3. Erik Killmonger (Black Panther)
Michael B. Jordan as Erik Killmonger in Black Panther is the best kind of villain, because though he might be misguided, he isn’t wrong. Much like Magneto over in the X-Men films, Killmonger makes a ton of good points that you can’t help but agree with. In this instance, his points about why T’Challa and his father before him have let their people down for centuries as they hid Wakanda away from the outside world are hard to debate. But like Magneto, his methodology is twisted, and his moral compass is skewed by his own horrible life experience, which is what ultimately makes him a villain. In a movie that is filled with memorable characters, Killmonger shining so brightly is no small thing.
2. Loki (Thor, Thor: The Dark World, Thor: Ragnarok, Avengers, Avengers: Infinity War, Avengers: Endgame)
People might not love the Thor movies, but there is just no question that they gave us one of the very best villains in not only the Marvel Cinematic Universe, but just one of the best villains in movie history. Tom Hiddleston brings a metric ton of Shakespearean level weight to the role of the adopted son of the King of Asgard, and yet manages to make him endearingly witty as well. As I’ve said for many of the previous entries on this list, the key to a great villain is that you kind of have to like like them on some level and root for them, and Loki is the epitome of that notion. Whether he’s destroying New York or brooding in a jail cell, we all can’t help but love the god of mischief.

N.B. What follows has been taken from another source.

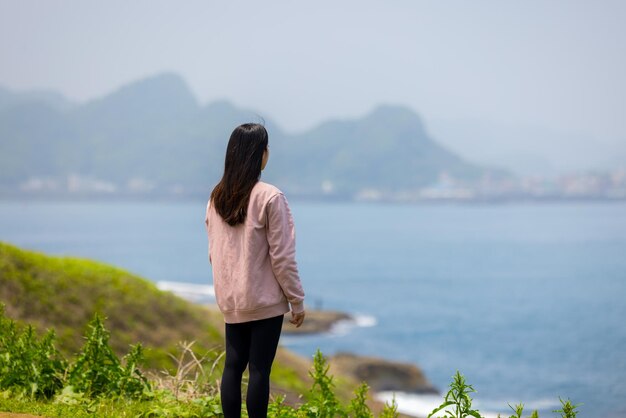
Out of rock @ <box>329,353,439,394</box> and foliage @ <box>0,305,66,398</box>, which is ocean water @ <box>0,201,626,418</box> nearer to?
rock @ <box>329,353,439,394</box>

1. Thanos (Avengers, Guardians of the Galaxy, Avengers: Age of Ultron, Avengers: Infinity War, Avengers: Endgame)
For over six years, ever since the post-credits tag at the end of Avengers, Marvel has been teasing the imminent arrival of the character who was supposed to be their biggest bad, the “Mad Titan” known as Thanos. Almost since the beginning, Kevin Feige and the folks at Marvel have been saying that Thanos would be the Marvel Universe’s Darth Vader (no pressure or anything). After all that build-up, he had to be great. But fans were rightfully worried. Just look at the bottom half of this here list to see why.
Well, turns out, they didn’t need to worry at all. After all these years, Thanos, as played by Josh Brolin, who has been playing him in cameo form since Guardians of the Galaxy, finally made his real presence known in Avengers: Infinity War and he did not disappoint. He was instantly one of Marvel’s most complex and nuanced villains, whose motivations kind of/sort of made sense, despite still being a genocidal madman. Before the credits even roll, he mops the floor with the Hulk. Then he kills Loki, almost as if to say “you know that guy who was Marvel’s best baddie? Yeah, I just killed him. Who’s the best villain now?”

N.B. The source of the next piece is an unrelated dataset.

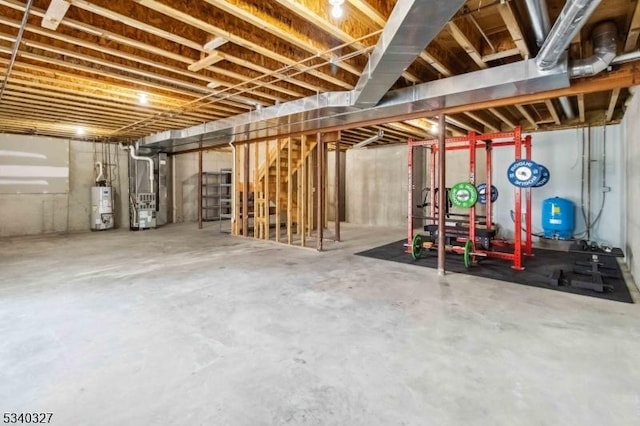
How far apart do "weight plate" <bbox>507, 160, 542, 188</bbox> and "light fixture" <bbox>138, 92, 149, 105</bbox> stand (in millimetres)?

Usually, the villains who are the most dangerous are the ones who think they’re the hero, something Thanos absolutely does. And unlike all the other villains on this list, Thanos isn’t all talk — because he actually wins at the end. Most CGI villains are forgettable, but Brolin’s acting and personality always came through the purple pixels, truly making the Mad Titan one of the great movie villains, and on easily the Marvel Cinematic Universe’s best villain yet. He was completely OK with dying once he completed his life’s work in Endgame. He didn’t care if he died in the process. Just as long as the “work was done.”